Ilaria ou la conquête de la désobéissance est un roman sur l’enfance maltraitée et plus largement sur l’enfance tout court, sur l’extrême intelligence et sensibilité de cet âge, sur cette maturité particulière des enfants de 8-10 ans que nous avons tous été, sur ce moment de la vie qui nous constitue d’une façon si prégnante. J’ai lu votre roman il y a un an maintenant et j’en garde un souvenir intact, vif. Avec le temps, je dirai que ce qui me touche le plus dans Ilaria c’est la lumière qui traverse le roman de bout en bout. Une lumière d’été, perlée, jaillissante, qui perdure jusqu’au cœur de l’hiver, de la terreur et du chagrin. J’ai cherché, comme on le fait devant un tableau, d’où provenait cette lumière dans votre écriture. 

Vous écrivez en laissant toujours du champ à l’ombre, ce lieu du doute, du flou, des émotions contradictoires, du silence habité. La lumière quand elle surgit n’en est que plus marquante.
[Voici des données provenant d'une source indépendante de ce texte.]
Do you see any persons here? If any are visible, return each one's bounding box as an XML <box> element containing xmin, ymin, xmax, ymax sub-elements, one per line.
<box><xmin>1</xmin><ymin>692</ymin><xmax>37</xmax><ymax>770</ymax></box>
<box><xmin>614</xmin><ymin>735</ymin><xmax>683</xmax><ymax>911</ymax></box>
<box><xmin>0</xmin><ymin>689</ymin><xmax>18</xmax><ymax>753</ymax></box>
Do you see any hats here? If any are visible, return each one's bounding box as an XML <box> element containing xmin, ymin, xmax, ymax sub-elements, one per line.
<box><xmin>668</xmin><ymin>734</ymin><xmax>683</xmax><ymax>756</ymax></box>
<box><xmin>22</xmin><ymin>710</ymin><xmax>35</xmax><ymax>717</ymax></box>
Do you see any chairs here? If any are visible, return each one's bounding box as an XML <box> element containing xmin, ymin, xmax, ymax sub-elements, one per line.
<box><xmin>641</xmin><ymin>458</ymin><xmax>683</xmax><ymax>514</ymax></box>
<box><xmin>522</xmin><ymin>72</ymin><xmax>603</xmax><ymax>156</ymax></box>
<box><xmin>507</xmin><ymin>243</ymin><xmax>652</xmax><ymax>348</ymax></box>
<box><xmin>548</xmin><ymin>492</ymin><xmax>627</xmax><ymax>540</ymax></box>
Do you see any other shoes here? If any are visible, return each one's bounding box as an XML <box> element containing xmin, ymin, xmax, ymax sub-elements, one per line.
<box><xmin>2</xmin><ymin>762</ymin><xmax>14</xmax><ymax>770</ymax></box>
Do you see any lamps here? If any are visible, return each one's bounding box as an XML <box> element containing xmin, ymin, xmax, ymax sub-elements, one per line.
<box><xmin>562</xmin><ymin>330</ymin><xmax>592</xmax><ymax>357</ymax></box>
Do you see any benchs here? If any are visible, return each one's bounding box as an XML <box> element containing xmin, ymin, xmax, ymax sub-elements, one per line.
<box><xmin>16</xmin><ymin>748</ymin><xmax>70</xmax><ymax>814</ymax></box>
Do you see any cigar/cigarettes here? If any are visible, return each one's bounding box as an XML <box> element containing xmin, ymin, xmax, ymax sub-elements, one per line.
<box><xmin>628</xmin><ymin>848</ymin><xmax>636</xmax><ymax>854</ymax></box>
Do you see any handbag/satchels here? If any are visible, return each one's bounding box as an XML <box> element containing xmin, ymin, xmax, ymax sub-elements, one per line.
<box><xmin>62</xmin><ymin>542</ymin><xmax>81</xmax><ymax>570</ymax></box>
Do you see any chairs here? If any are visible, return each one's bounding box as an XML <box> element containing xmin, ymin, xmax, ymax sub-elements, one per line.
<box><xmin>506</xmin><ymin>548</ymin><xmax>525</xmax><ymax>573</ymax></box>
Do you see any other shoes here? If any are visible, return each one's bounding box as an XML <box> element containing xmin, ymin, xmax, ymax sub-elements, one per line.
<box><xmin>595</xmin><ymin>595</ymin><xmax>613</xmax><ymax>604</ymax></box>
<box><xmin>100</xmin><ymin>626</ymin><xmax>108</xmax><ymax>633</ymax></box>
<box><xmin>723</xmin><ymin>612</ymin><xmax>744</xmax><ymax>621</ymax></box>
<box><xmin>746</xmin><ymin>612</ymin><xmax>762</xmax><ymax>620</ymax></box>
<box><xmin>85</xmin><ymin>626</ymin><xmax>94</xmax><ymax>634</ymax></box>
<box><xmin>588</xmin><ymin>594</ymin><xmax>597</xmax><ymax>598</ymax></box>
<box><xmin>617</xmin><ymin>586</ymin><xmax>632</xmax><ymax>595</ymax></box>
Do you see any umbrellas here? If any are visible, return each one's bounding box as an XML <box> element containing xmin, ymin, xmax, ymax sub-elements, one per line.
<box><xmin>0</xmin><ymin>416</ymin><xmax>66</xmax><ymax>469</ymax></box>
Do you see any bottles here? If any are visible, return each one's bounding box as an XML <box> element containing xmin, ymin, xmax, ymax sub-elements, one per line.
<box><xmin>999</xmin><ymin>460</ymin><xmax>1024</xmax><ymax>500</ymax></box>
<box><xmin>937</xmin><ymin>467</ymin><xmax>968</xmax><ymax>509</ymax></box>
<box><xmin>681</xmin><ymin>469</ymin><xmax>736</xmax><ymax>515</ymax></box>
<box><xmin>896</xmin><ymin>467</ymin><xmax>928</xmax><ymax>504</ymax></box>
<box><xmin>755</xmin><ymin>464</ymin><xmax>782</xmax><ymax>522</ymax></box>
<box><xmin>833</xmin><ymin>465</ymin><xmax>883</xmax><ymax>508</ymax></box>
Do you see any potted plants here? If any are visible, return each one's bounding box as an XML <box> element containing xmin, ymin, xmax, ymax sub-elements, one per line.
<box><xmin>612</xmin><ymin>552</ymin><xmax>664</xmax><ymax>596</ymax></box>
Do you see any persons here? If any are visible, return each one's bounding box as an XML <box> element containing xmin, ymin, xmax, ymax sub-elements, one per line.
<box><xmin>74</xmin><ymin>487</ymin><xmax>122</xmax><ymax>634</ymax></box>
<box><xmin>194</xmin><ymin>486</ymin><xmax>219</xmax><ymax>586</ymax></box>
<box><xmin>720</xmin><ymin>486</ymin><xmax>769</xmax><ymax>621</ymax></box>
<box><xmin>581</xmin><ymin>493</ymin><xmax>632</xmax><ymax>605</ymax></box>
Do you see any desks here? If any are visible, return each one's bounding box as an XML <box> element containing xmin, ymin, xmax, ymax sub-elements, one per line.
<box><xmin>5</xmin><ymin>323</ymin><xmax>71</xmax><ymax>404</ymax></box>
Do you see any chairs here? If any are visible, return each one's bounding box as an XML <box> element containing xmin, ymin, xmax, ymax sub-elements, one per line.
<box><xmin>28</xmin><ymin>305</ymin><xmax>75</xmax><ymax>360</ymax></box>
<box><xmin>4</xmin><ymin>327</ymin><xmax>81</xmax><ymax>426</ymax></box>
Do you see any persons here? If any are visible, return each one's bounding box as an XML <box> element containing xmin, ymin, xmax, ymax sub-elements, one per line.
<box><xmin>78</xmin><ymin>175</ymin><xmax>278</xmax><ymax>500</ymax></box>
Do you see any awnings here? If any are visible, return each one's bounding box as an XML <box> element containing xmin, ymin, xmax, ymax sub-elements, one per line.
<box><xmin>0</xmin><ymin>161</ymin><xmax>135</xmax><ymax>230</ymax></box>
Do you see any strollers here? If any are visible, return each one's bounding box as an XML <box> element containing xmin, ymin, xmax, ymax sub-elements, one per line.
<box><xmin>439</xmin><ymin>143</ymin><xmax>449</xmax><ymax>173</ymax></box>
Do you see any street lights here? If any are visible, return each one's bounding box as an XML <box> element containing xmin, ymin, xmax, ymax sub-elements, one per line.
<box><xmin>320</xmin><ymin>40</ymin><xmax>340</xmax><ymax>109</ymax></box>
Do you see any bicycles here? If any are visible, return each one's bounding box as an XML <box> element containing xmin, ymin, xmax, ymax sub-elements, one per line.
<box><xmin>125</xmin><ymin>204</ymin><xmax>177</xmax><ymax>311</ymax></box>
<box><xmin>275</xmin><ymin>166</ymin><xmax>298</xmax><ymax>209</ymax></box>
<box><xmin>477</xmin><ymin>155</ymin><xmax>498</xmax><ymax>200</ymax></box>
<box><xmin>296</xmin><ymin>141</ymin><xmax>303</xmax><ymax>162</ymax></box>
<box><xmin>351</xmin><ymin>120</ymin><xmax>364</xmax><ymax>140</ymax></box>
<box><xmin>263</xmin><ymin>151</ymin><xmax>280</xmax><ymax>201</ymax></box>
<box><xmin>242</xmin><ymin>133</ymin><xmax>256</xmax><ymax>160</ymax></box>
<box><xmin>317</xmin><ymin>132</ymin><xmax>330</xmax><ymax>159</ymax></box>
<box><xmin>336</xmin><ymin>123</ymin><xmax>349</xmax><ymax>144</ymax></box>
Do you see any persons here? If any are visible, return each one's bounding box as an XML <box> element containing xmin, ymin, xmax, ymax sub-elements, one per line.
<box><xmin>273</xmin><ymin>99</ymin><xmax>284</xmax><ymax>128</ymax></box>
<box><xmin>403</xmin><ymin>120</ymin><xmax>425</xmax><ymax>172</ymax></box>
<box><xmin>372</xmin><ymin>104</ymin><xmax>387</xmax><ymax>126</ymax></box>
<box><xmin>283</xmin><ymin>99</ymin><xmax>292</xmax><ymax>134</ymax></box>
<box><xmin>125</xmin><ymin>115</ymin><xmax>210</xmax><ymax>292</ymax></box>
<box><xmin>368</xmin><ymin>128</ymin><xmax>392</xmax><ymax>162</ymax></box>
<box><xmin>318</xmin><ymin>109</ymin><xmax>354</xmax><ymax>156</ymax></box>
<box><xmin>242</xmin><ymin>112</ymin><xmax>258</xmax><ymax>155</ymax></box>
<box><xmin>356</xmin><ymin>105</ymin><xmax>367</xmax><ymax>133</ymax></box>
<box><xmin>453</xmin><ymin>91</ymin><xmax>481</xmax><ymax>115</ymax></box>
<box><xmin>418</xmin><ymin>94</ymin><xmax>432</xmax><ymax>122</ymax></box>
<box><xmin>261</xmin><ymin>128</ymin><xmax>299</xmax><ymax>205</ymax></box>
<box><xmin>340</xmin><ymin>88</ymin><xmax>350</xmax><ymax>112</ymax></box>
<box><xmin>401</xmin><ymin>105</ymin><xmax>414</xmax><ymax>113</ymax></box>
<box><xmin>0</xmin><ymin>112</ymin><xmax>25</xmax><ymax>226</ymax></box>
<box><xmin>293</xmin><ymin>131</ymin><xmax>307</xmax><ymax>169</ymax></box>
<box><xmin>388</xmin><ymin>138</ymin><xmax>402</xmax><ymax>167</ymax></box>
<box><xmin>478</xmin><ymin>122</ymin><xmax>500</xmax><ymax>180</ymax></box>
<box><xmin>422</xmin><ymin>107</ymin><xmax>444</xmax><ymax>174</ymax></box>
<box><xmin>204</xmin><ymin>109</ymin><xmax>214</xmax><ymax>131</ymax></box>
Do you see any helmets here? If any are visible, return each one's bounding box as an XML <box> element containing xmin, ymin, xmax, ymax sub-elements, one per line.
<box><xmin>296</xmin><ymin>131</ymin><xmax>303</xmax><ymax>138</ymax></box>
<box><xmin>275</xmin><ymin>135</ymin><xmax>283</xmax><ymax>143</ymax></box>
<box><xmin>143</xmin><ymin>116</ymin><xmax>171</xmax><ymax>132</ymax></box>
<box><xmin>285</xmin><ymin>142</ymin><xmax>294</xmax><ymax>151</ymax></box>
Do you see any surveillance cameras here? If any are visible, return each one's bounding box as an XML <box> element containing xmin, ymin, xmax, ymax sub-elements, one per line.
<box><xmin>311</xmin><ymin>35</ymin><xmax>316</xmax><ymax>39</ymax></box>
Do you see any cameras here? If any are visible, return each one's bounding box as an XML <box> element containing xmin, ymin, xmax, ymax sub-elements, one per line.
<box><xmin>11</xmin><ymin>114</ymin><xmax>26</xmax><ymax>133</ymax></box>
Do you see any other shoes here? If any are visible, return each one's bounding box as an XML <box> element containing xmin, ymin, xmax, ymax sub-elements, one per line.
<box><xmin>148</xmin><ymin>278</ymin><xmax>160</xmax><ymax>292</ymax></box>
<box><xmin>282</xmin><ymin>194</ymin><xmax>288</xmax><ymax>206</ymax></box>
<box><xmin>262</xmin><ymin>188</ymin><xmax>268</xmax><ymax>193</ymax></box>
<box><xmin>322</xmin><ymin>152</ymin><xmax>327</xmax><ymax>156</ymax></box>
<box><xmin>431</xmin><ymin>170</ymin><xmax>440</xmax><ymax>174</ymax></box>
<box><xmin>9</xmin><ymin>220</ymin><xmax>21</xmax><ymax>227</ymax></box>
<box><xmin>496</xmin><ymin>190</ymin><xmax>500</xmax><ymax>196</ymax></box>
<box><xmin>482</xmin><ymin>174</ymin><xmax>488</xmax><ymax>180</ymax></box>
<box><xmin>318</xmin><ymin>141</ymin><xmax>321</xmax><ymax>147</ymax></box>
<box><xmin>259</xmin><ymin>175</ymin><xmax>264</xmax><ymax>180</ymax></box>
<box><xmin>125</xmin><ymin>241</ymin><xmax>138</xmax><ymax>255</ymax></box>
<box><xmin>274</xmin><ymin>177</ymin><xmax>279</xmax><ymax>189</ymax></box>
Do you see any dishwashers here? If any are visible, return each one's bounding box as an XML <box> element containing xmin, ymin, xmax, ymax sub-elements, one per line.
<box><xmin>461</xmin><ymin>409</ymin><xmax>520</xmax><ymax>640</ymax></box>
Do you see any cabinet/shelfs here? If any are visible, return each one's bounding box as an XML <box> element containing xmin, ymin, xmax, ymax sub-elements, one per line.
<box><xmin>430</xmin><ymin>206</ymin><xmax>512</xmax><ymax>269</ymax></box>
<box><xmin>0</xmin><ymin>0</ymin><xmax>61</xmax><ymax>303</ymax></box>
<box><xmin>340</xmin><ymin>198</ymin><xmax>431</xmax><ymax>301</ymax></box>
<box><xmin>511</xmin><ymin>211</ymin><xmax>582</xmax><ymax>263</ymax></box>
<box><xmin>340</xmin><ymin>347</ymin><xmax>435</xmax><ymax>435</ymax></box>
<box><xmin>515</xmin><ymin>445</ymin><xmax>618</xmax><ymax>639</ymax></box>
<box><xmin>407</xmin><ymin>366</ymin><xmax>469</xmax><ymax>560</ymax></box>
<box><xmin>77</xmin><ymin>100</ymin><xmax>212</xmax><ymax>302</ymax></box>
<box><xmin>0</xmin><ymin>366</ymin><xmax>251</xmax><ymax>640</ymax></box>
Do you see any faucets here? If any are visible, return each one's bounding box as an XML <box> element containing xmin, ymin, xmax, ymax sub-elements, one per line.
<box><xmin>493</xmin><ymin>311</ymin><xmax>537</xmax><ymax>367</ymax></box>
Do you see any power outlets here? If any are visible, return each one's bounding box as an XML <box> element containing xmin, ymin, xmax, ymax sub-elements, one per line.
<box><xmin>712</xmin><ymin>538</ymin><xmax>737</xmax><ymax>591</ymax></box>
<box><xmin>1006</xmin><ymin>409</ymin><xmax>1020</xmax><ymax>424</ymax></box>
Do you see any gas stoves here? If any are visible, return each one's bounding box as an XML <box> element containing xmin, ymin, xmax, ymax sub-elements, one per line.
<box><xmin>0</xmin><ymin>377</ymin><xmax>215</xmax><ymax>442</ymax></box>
A la fin du roman, on comprend que la lumière qui le parcours provient du personnage d’Ilaria: oui, c’est Ilaria qui l’apporte, avec son rêve de ressembler à Nadia Comaneci, avec sa capacité à ressentir ce qui l’entoure, à décoder le langage des corps et des silences. Peut-être que tous les romans trouvent leur source dans ces silences-là. On sait qu’Ilaria la silencieuse trouvera un jour les mots. Et qu’elle les écrira.